Mr Harper approved of the ad and agreed it should run of selected TV stations throughout the country in slots just before 5:00 pm.

Late next day after the ads first ran, calls from sellers of Mr Harper's Educational Playthings were contacting distributors to urgently order new supplies and national media was chasing after Rhonda who fronted that night with Celeste and the three other genuine grandmothers. The program segment was part of network news.
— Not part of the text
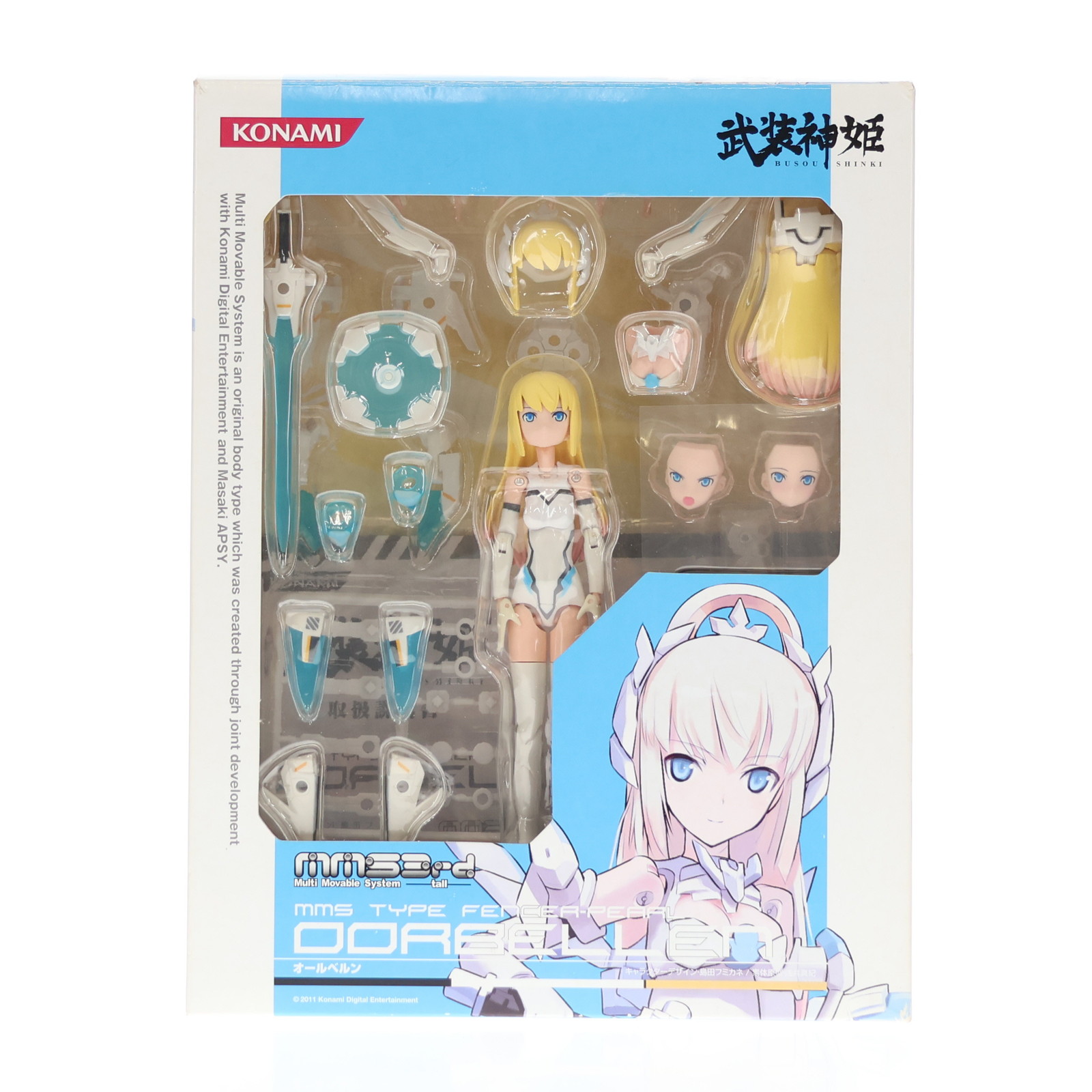 楽天市場】コナミ 武装神姫 アーンヴァルMk.2 テンペスタ フルアームズ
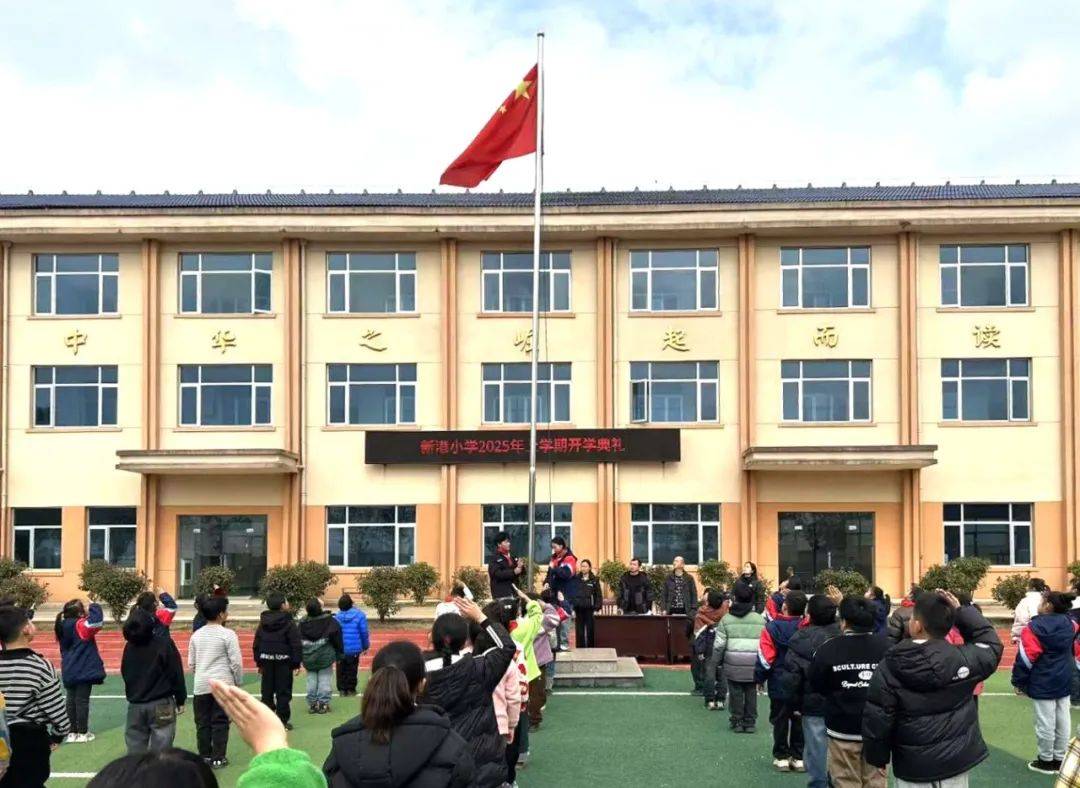 西湖中心幼儿园：充满童趣的新学期开学典礼 西湖中心幼儿园新学期开学典礼：萌娃的欢乐开启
The interview was stage-managed, as many are. The interviewer Sharon Magee holding a huge armful of email printouts said, "These are emails from viewers wishing to know when your advertisement will be playing again Rhonda or enquiring about how you came up with the idea and there are seventy emails asking who is the blonde grandmother because she looks so familiar?"

"Well to answer the last query first, that young grandmother (the camera focused on the smiling blonde) is former celebrity model Celeste Williams-Ryan or Celeste Williams as she was in her career days that lasted until her marriage. The second question was how did I come up with the idea: it just came to me after Mr Harper told me he wanted a quick break-through into a hugely competitive toy market. My young niece is besotted with her Anchor-the-Mind Toy, a cash register, that Mr Harper had been producing and marketing until last year selling his holding in that company he established for his late father. So I knew what he was about and he really struck a cord in me when he expressed his horror at how war games and computer games promoting naked aggression were swamping Toyland. In answer to the first question the advertisement will run just before 5:00 every afternoon for the next four weeks on almost 500 selected TV stations."